Friday, August 17, 2007

Selection bias

Years ago I was surprised to learn that a majority of philosophers were atheists. This of course made me feel good about my own atheism, but I never found out if a majority of philosophers of religion were atheists. I don't know, but I'd guess that a majority are religious (probably Christian).

If this is true, should this make me feel worse about my atheism? Maybe I should, they are they relevant experts after all, but I can think of ways to squirm out of that, mostly because of selection bias in the group. A religious philosopher could be excused for thinking this is a lame response, she can just say, "Here are the six million papers showing why I'm right, have you read any of them?" I haven't but I still don't change my mind, I think they're biased by their prior commitment to their religion.

Tyler Cowen disagrees with the relevant experts about the likelihood of being able to upload our brains to computer.

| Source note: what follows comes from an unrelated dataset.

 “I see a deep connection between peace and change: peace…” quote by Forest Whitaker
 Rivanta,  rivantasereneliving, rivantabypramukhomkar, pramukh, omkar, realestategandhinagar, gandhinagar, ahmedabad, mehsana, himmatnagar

If they chose to study that they probably already had pretty strong views on that before they became experts, making bias a serious problem. But is it less of a problem to simply go with of common sense intuitions? Isn't that pretty much asserting that there's no point in even studying the problem in the first place.

I can see both sides of the argument. I'm torn, how can I side with the uploads, but against the philosophers? I think I should "choose" to revise my estimate of uploading down and my estimate of the likelihood of God up. But practically, it is very difficult to change what you actually believe even if you think you should. My brain thinks the odds of us being a computer simulation are quite good, but I don't really believe it in my heart.

1 comment:

Anonymous said...

I would imagine that Philosophers of Religion (if they are more religious) are more biased than general philosophers. After all philsophy is a neutral term. You don't start with any premises about religion.

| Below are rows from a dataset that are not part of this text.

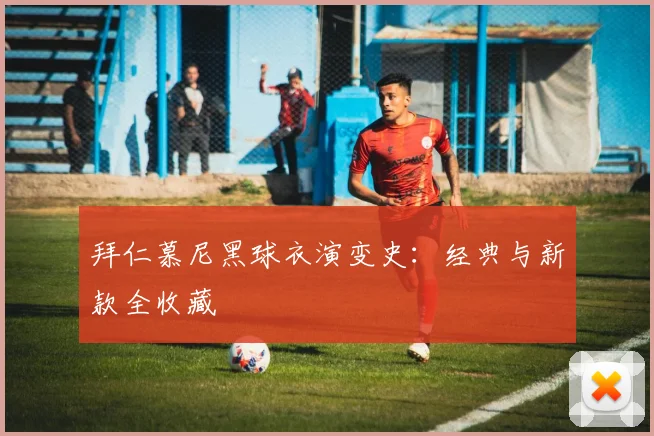 拜仁慕尼黑球衣演变史：经典与新款全收藏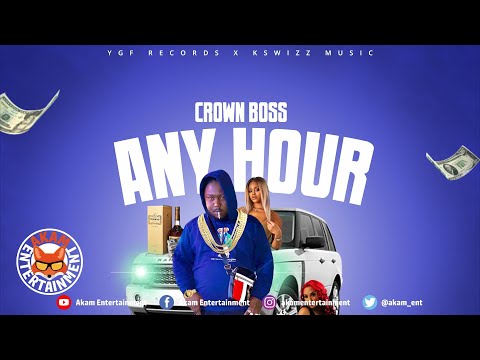 Crown Boss - Any Hour - November 2020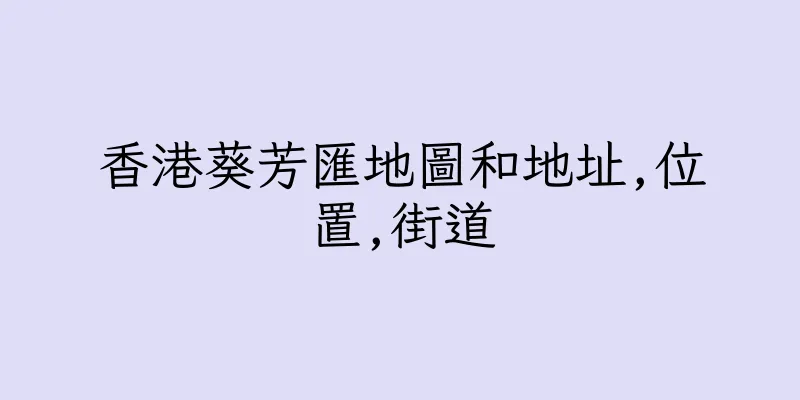 香港葵芳匯地圖和地址,位置,街道
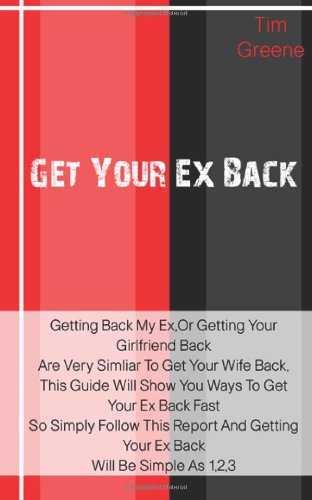 Get Your Ex Back: Getting Back My Ex,Or Getting Your Girlfriend Back Is Very Similar To Get Your Wife Back, This Guide Will Show You Ways To Get Your ... Getting Your Ex Back Will Be Simple As 1,2,3 Get Your Ex Back: Getting Back My Ex,Or Getting Your Girlfriend Back Is Very Similar To Get Your Wife Back, This Guide Will Show You Ways To Get Your ... Getting Your Ex Back Will Be Simple As 1,2,3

There are many religious people who have pursued careers in science and have stayed in science. But there are probably even more scientists who are atheists. Does that mean atheists are more likely to become scientists, or that scientists are biased, or that thinking in a scientific way is likely to make you question the fundamental premises of religion?

But I think it is probably difficult to stay neutral in one's own particular area of research/work because of course one hopes it will work.

What's the answer? Don't be impressed because some smart group of people believe the same as you do. (I know I am!) Just do your best to find the truth and adjust beliefs as new convincing evidence/arguments come to light.

It's really the process of truth-seeking that matters I think.